Rome (AsiaNews) – "The Chinese market is strategic because it offers a potential audience of more than a billion people. We should not also forget other Asia countries like Japan, Indonesia, Malaysia and the Philippines," this according to well-known Italian actor Giorgio Pasotti, who started his film career right in China.

Not yet twenty-something, Pasotti moved to the China to better learn wushu martial arts in Chinese Buddhist tradition. Hired by a Hong Kong movie producer, he made his film debut in former British colony. Popular Chinese movies, Giorgio Pasotti explains, are rooted in martial traditions. According to him, "Chinese movies typically range from martial arts to whodunit but they always revolve around fights." But "now producers are trying to improve their quality in order to export them the way Italy was able to sell Italian-style romantic comedies and spaghetti-westerns".

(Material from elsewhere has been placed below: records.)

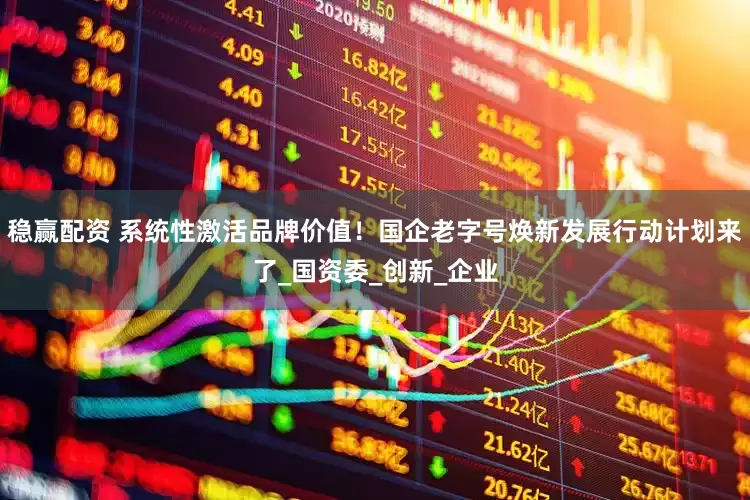 稳赢配资 系统性激活品牌价值！国企老字号焕新发展行动计划来了_国资委_创新_企业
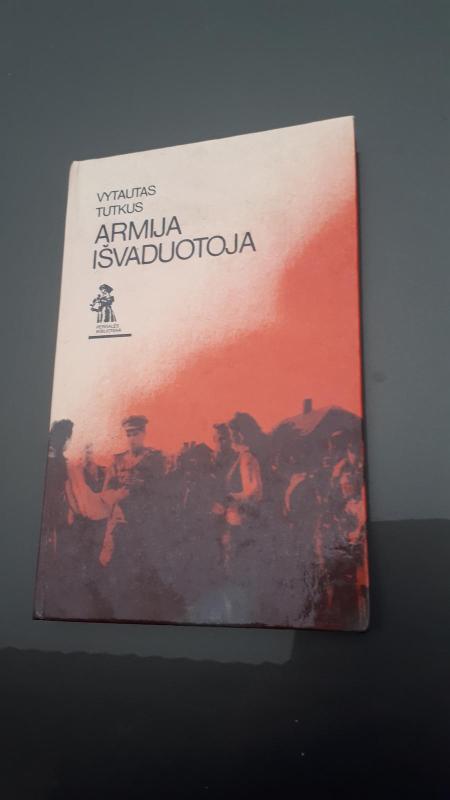 Armija išvaduotoja - Vytautas Tutkus, knyga 5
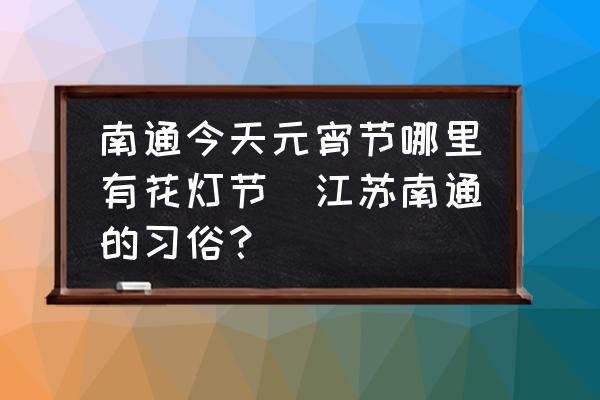 南通今天元宵節(jié)哪里有花燈節(jié)(江蘇南通的習(xí)俗？)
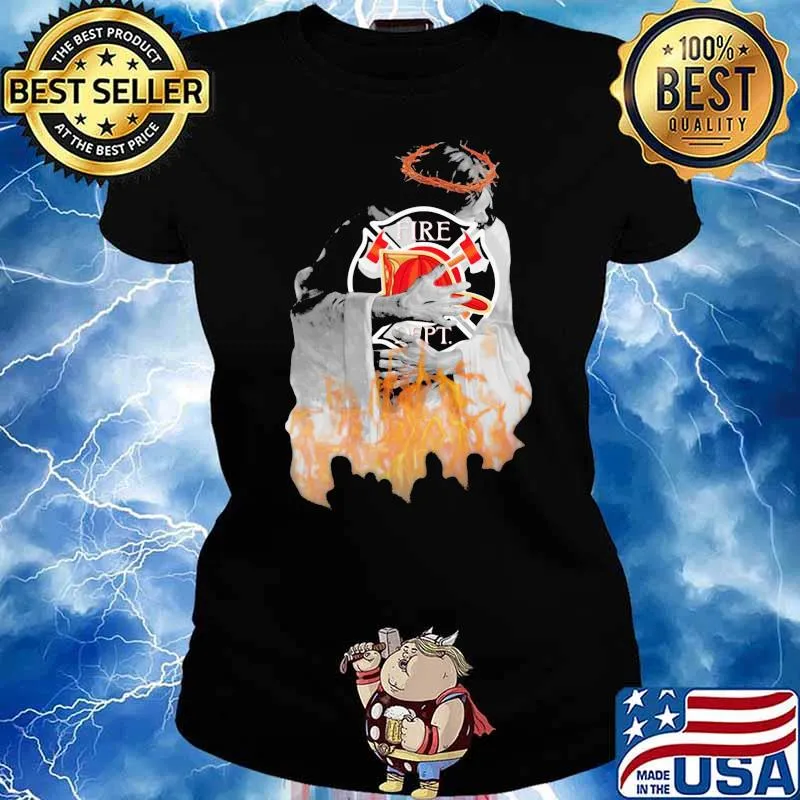 Holding You Firefighter Jesus Shirt Ladies tee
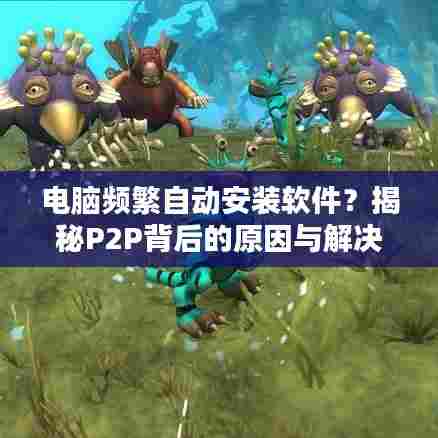 电脑频繁自动安装软件？揭秘P2P背后的原因与解决之道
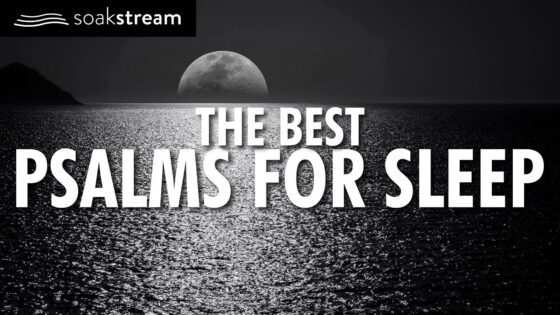 THE BEST Psalms for Sleep – 100+ Bible Verses For Sleep (Leave this playing all night!) - Hope & Healing, Meditations - SOAKSTREAM - Healing Scriptures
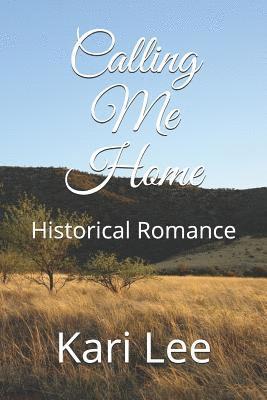 Calling Me Home: Historical Romance 1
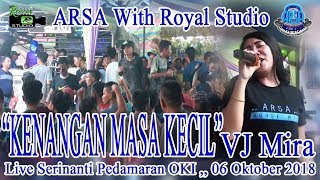 Download lagu 'DJ KENANGAN MASA KECILKU' - OT ARSA Live Serinanti OKI (06/10/2018) By Royal Studio mp3 Download lagu 'DJ KENANGAN MASA KECILKU' - OT ARSA Live Serinanti OKI (06/10/2018) By Royal Studio mp3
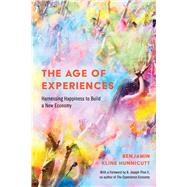 The Age of Experiences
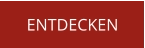 ENTDECKEN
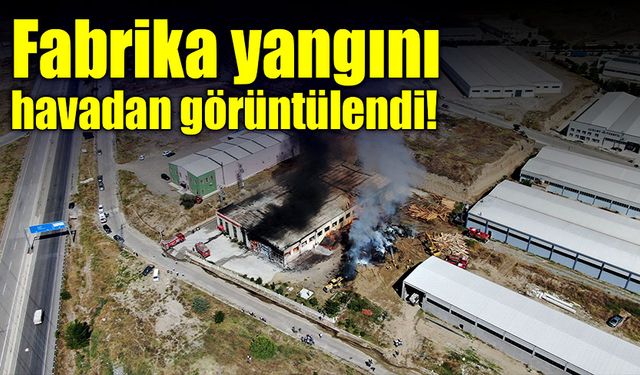 Kastamonu’daki fabrika yangını havadan görüntülendi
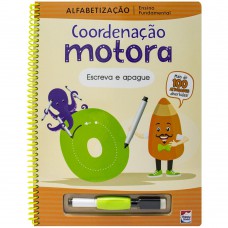 Ensino Fundamental Alfabetização Escreva e Apague: Coordenação Motora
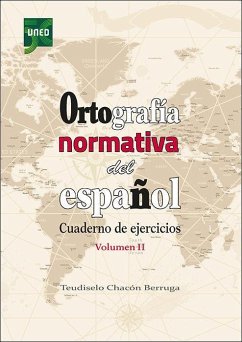 Ortografía normativa del español. Cuaderno de ejercicios. Volumen II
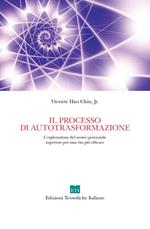 Il processo di autotrasformazione. L'esplorazione del nostro potenziale superiore per una vita più efficace. Ediz. illustrata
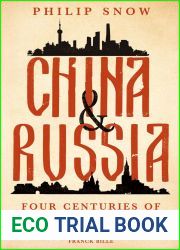 China and Russia: Four Centuries of Conflict and Concord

Bruce Lee is an iconic figure in kung-fu movies. Will we see an invasion of Lee-like wannabes?

Bruce Lee was one of a kind. He was so unique that he created his own movie genre that marked an era. Things are different today. There are very few personalities à la Lee. I can only think of one: Li Lian Jie. My point is that a new movie genre tied to martial arts is emerging. Even someone like Zhang Yimou, who does not normally shoot format movies, has tried to incorporate elements of this new martial arts genre adapting them to his sensibilities. And here, I am referring to Hero, a movie, I must admit, that has great qualities with breathtaking shots.

Do the Chinese like movies?

They love European movies. Oriental philosophy is fascinating because it is deep, tied to nature and yet naive. In this sense, Chinese culture has always welcomed the most commercially-oriented Western productions. Still, the Chinese love their own movies, their own film traditions above all.

As an actor you got your feet wet for the first time in China. What are your memories of that experience?

Oh, it was great! Try to imagine a 20-year-old lad who is suddenly making martial arts movies in China. Those first moments were awesome and fun. I went through them like a sleepwalker, not knowing what I really wanted to do or what I would become. At that time, I didn't think that making movies would become a career. It was almost like playing some wonderfully fascinating game.

What is the relationship between actor and spectator?

First of all, let us be clear, when we talk about Chinese movies we mean those with the 'Made in Hong Kong" label. That's where movies are made, where the most prestigious productions are shot. The Hong Kong star system is like that of the West because Hong Kong is steeped in western culture and symbols. It is a reality completely different from the vast countryside of Mainland China.